Most of the policemen were killed on Friday and Saturday. Of the 71 gang members killed, 33 were shot dead on Monday night and Tuesday morning as special police units hunted them down in slums and working-class districts of the city.
Nine gangsters were reported wounded, raising human rights groups' concerns that police operate a shoot-to-kill policy.
'VIOLENT REACTION DOES NOT ... REDUCE CRIME'
A coordinator with Global Justice human rights group, Marcelo Freixo, told Reuters: "Violent reaction does not help to reduce crime, it only makes sure that everything will remain out of control as it is now."
Both police commanders denied newspaper reports that a truce was negotiated with leaders of the organized crime gang behind the violence, the First Command of the Capital, or PCC.
"There is no accord," Desgualdo said. "They prodded the jaguar with a short stick, they got trouble."
Eclair said the police relied on an intelligence-gathering network to find their targets.
The gang offensive highlighted a number of pressing social problems in Brazil, from poverty-fueled crime to weak judicial and police systems and overcrowded prisons.
The precarious security situation in cities like Sao Paulo and Rio de Janeiro is likely to be a key issue in the presidential election in October.
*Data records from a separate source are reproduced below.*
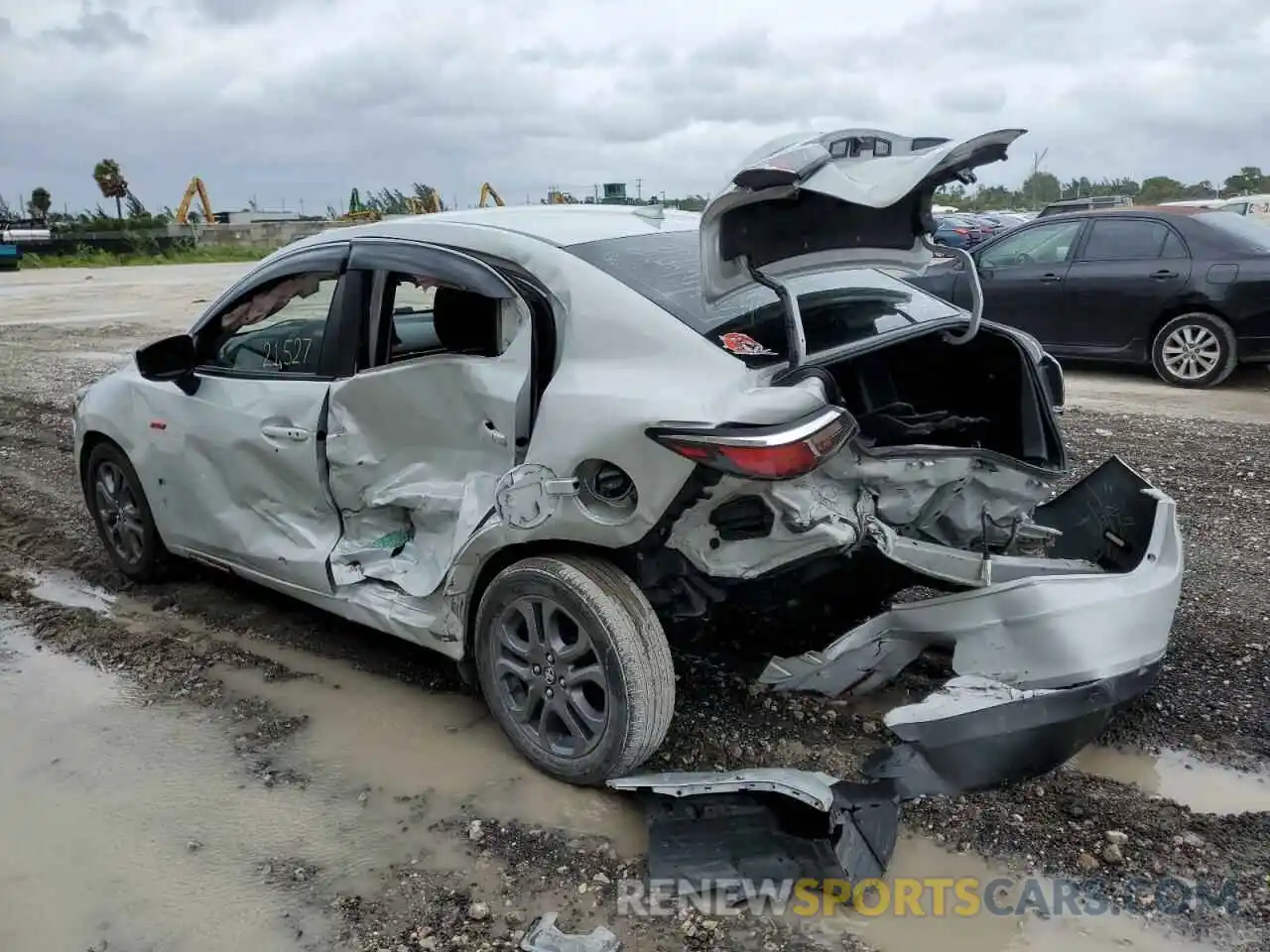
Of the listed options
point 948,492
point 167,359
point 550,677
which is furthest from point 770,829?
point 167,359

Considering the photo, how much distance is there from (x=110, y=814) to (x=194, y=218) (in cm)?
4638

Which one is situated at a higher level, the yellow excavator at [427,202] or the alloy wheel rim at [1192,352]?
the yellow excavator at [427,202]

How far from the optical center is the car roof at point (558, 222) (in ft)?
11.6

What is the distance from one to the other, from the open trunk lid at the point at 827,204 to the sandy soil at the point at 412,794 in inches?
43.9

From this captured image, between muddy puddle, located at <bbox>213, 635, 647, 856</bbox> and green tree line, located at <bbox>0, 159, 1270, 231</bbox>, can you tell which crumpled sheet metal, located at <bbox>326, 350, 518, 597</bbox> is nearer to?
muddy puddle, located at <bbox>213, 635, 647, 856</bbox>

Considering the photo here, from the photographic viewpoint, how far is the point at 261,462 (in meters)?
4.07

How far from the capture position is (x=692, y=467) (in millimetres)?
2779

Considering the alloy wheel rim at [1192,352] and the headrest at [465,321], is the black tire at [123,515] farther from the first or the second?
the alloy wheel rim at [1192,352]

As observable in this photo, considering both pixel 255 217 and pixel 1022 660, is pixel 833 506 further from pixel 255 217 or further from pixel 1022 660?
pixel 255 217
The main opposition candidate, Geraldo Alckmin, was Sao Paulo state governor before resigning to run for the presidency. State leaders, who belong to the opposition party, rejected a federal government offer to send troops to the city.
In Sao Paulo, a cosmopolitan city of 20 million, buses resumed operation on Tuesday but were escorted by police.
"For the time being it's normal. People are still scared, some buses are empty, but all seems calm," said Carlos Antonio de Moura, 51, a worker in a pharmaceutical factory.
The violence was triggered by the transfer of PCC chieftain Marcos Willians Herbas Camacho, nicknamed Marcola, and about 750 other prisoners to a remote high-security penitentiary.
Rioting prisoners were also protesting harsh conditions in the jails, including periods of solitary confinement and limited time for exercise.
Jailed crime bosses are known to run outside operations by using smuggled cell phones.
Desgualdo mocked reported demands by the prisoners for new televisions to watch the upcoming football World Cup.
"Plasma television? The only plasma I know is blood," he said.